* [Excerpt to read]:
Izapa and the Popol Vuh
To take this one step further, we can look to the statements preserved on carved monuments at the site of Izapa. This archaeological site dates to 400 BC – 100 AD. Mayan scholars (such as Michael Coe) consider “the Izapan civilization” to have been involved in the invention of the Long Count calendar. Izapa's carved monuments are pictographic, and portray the earliest coherent episodes from the Popol Vuh Creation Myth found in the archaeological record. Those monuments, and the three primary monument groups, are oriented to the solar horizons in specific, meaningful ways. For example, the December solstice sunrise position is pointed to by the lengthwise axis of the Izapan ballcourt. The ballcourt’s monuments depict events in the stories of Seven Macaw, the Hero Twins, and the resurrection of their father, One Hunahpu. These are stone “documents” and “statements” that are as valuable for understanding the Mayan World Age doctrine, and therefore 2012, as any Rosetta stone clearly spelling things out. Perhaps more so, because the site and monuments of Izapa are integrated in a unified paradigm that touches upon mythology, prophecy, religion, and astronomy. In fact, because of this, the Izapan monumental corpus IS a Rosetta stone, since it integrates different representational "languages" into a unified whole; it shows how we can cross-reference symbols and motifs from different representational categories used by the Maya (mythology, prophecy, religion, and astronomy). We should not try to fit the data into a preconceived methodology, but should instead learn how to see the data for its full import and worth, to see the message that was intentionally put there by its creators. (Please see my brief summaries of Izapan monuments and cosmology, here and here.)
In conclusion, once we see that the Popol Vuh Creation Myth (the book and its stone prototype at Izapa) is the playbook for 2012, then we can see that there is not a dearth of “statements” about 2012. If we disregard the “secondary” or “indirect” sources as viable evidence for reconstructing beliefs about 2012, then how can we accept the methodology of epigraphers, who have been helped in their decipherments by secondary data from modern phonology, linguistics, and ethnography?
A final note. The Classic Period 13.0.0.0.0 dates from Coba and Quirigua were carved seven or eight centuries after the first Long Count dates appear (cycle 7 dates, 1st century BC). The preoccupations of the Maya Classic Period were, in general, far removed from the activities of the Izapans. Although it seems that several Izapan innovations were centralized within institutions adopted into Mayan civilization (e.g., the Creation Myth and the Long Count), we should suspect that the core insights encoded into those traditions could easily have been layered over with reinterpretations, redactions, modifications, and localized socio-political agendas. This is exactly what happened to Christianity, when early gnostic and hermetic aspects were occluded and even rejected at the Council of Nicea. So, although the core galactic references remain embedded in the Mayan ballgame and the Creation Myth, the import of those references for the Classic Maya may have been severely muted. The galactic alignment references may have been as relevant to the Classic Maya as the visionary ascent of the Poimandres was to a ninth-century Pope. In this sense, the recovery of early Christian hermetic texts in the 1940s (the “Nag Hammadi” library) was as revolutionary and upsetting for establishment Christianity as the reintegration of the core teachings at Izapa might be to our picture of Classic (and modern) Maya cosmovision.

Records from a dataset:
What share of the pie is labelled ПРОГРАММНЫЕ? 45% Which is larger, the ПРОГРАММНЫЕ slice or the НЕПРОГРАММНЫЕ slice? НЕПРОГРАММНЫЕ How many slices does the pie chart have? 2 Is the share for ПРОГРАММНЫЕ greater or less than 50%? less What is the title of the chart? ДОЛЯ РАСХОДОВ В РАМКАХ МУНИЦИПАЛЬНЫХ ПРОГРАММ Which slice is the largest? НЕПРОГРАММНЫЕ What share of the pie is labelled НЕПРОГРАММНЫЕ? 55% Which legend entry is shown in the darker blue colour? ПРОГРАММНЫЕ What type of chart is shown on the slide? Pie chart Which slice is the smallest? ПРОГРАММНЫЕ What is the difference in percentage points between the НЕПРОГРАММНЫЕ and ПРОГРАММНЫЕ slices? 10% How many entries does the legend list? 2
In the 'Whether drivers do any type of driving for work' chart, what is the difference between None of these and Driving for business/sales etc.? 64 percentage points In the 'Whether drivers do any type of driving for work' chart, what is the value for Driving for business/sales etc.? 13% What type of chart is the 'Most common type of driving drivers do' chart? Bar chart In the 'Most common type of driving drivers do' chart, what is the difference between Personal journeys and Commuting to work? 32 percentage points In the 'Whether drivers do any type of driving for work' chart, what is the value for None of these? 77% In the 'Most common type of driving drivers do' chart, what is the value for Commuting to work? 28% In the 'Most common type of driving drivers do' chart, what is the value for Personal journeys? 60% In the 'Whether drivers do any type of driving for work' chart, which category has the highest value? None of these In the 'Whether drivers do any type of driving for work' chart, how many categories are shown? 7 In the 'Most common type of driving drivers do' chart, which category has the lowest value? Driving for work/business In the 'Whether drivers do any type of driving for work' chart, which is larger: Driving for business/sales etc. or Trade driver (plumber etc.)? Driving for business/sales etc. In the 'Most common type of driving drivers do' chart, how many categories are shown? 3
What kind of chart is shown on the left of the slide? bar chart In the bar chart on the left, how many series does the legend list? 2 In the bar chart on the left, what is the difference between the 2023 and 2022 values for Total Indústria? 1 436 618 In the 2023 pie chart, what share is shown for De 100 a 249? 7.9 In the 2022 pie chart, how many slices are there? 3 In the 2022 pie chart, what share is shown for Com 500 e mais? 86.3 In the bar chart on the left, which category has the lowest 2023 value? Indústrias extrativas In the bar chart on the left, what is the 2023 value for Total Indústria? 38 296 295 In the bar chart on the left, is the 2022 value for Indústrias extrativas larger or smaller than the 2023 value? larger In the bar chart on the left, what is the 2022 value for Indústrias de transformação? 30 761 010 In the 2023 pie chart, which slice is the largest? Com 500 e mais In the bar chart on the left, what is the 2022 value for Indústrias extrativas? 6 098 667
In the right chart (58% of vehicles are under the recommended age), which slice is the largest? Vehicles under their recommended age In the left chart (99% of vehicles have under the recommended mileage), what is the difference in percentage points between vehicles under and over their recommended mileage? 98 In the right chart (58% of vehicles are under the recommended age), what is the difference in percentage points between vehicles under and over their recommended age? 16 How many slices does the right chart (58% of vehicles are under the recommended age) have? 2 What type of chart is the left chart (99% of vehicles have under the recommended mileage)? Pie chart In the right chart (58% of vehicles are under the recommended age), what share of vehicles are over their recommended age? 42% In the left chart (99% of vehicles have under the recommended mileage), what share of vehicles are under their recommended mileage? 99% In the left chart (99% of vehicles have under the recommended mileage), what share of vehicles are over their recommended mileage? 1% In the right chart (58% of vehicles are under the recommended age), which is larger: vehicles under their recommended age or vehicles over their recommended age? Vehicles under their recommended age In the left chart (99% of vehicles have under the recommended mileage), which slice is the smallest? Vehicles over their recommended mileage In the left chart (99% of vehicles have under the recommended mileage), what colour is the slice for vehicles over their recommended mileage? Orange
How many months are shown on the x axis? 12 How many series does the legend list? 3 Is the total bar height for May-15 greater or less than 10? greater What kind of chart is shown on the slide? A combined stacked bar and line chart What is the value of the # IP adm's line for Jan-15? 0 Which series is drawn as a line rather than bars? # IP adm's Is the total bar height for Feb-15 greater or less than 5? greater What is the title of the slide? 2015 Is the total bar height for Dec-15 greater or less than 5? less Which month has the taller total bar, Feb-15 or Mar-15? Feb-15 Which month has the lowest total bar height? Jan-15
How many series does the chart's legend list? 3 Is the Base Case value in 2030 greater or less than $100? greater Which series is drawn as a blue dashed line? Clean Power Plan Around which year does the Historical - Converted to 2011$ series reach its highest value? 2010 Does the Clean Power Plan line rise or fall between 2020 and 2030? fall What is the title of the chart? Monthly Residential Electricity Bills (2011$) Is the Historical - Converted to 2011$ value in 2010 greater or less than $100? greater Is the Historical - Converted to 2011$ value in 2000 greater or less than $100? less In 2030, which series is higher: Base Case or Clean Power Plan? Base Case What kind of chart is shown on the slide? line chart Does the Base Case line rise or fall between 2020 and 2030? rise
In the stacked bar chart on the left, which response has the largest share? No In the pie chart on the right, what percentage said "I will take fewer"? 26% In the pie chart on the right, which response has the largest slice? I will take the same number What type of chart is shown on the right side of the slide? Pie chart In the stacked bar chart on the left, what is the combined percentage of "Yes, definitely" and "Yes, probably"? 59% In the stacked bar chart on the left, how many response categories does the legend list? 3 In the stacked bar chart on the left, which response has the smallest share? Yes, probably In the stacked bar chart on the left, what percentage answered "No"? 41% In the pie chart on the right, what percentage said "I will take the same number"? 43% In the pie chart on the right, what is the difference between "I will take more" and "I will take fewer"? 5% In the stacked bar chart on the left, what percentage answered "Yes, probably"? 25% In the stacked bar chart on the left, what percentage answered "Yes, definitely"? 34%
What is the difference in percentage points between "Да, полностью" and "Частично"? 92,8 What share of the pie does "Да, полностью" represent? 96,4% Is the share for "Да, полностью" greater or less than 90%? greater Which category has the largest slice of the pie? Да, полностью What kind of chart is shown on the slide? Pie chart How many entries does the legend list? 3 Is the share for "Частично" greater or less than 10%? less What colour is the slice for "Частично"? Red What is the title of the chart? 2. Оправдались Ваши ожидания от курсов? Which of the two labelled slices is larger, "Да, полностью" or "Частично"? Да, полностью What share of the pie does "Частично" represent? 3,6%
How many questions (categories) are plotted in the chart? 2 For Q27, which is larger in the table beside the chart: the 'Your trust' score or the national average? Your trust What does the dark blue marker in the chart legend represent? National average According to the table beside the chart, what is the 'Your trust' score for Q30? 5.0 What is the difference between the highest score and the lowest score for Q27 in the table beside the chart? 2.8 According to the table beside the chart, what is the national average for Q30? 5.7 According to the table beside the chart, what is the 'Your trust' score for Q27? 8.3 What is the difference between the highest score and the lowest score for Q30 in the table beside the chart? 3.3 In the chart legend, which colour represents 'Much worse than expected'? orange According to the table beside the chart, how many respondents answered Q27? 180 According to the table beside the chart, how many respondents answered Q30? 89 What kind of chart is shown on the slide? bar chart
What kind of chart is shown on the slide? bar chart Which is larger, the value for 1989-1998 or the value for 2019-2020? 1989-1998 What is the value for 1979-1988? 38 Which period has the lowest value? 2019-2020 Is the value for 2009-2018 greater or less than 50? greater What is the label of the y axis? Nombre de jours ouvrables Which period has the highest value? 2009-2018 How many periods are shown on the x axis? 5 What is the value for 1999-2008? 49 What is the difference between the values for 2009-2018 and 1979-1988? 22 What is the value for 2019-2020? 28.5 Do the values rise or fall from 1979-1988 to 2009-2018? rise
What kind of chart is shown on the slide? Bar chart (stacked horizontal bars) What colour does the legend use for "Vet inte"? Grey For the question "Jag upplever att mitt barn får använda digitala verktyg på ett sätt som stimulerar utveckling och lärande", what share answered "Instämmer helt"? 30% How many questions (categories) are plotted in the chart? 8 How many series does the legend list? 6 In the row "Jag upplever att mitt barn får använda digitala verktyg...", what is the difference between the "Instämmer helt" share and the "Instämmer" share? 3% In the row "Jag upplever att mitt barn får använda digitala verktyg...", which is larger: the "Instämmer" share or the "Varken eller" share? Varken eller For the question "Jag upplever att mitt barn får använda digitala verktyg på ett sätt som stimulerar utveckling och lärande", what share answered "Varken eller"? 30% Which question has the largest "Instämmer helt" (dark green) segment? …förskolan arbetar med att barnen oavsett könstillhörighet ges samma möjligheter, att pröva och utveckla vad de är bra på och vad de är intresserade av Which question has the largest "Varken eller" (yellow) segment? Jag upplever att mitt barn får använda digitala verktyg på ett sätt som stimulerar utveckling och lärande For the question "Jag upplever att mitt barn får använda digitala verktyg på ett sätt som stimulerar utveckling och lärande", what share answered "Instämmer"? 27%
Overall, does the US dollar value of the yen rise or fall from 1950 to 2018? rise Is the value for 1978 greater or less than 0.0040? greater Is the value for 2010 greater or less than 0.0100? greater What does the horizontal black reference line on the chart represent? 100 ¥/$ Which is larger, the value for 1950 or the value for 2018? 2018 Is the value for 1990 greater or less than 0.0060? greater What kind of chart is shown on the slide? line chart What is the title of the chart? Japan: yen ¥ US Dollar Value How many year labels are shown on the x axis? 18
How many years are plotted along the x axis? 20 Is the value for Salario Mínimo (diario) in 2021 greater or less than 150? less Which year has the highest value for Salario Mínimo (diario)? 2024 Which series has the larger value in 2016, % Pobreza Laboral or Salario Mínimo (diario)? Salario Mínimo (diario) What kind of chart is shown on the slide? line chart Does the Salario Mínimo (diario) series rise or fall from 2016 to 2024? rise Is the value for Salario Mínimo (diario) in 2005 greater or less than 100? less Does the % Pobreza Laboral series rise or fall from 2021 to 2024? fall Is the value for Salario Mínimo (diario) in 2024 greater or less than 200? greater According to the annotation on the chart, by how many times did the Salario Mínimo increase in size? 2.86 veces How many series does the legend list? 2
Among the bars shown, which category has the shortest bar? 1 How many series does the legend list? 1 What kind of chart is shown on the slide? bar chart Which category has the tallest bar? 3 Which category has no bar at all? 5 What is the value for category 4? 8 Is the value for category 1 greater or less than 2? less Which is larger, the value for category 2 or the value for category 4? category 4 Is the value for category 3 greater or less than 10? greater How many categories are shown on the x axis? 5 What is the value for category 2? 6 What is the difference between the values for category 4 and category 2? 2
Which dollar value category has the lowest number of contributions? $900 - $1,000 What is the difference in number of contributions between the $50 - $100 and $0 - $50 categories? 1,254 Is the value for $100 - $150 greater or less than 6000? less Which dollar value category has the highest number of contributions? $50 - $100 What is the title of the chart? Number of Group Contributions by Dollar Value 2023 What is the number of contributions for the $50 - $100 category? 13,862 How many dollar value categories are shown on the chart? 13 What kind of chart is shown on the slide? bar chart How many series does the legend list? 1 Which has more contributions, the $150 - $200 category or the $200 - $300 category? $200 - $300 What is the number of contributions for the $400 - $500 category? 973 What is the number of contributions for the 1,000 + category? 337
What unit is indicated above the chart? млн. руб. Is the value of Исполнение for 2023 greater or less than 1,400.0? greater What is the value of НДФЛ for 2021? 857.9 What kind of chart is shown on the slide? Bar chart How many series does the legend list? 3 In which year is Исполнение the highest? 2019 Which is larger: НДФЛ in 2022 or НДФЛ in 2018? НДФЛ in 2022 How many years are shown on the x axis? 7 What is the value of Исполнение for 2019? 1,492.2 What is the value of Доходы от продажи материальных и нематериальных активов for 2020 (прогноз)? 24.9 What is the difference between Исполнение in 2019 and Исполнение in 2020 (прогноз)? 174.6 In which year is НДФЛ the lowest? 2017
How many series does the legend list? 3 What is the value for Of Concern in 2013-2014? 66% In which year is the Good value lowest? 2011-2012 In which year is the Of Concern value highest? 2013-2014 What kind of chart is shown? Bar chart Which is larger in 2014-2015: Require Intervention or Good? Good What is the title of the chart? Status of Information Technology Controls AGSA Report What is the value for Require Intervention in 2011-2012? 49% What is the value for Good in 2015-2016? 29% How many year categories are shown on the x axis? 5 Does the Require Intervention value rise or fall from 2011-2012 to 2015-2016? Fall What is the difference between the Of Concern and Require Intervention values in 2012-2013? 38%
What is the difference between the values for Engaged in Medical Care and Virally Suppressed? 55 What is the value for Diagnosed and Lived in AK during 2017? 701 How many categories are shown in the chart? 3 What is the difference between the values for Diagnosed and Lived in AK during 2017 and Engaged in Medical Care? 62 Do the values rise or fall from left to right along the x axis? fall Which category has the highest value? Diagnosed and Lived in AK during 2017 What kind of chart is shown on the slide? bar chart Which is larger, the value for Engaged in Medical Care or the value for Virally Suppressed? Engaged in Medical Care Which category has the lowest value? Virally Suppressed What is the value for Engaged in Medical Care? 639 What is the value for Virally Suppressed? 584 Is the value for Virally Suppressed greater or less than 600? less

* [Problems and tasks]:
(a) In the Izapa passage, what position does the lengthwise axis of the Izapan ballcourt point to?
(b) Print everything in the Izapa passage from "In conclusion, once" down to "linguistics, and ethnography?".
(c) Decide whether each statement agrees with the Izapa passage. (i) The archaeological site of Izapa dates to 400 BC – 100 AD. (ii) The Classic Period 13.0.0.0.0 dates from Coba and Quirigua were carved within a century of the first Long Count dates. (iii) The Nag Hammadi library was recovered in the 1940s.

* [Answers to the exercise]:
(a) It points to the December solstice sunrise position.

(b)
In conclusion, once we see that the Popol Vuh Creation Myth (the book and its stone prototype at Izapa) is the playbook for 2012, then we can see that there is not a dearth of “statements” about 2012. If we disregard the “secondary” or “indirect” sources as viable evidence for reconstructing beliefs about 2012, then how can we accept the methodology of epigraphers, who have been helped in their decipherments by secondary data from modern phonology, linguistics, and ethnography?

(c)
(i) Yes: "This archaeological site dates to 400 BC – 100 AD."
(ii) No: "were carved seven or eight centuries after the first Long Count dates appear"
(iii) Yes: "the recovery of early Christian hermetic texts in the 1940s (the “Nag Hammadi” library)"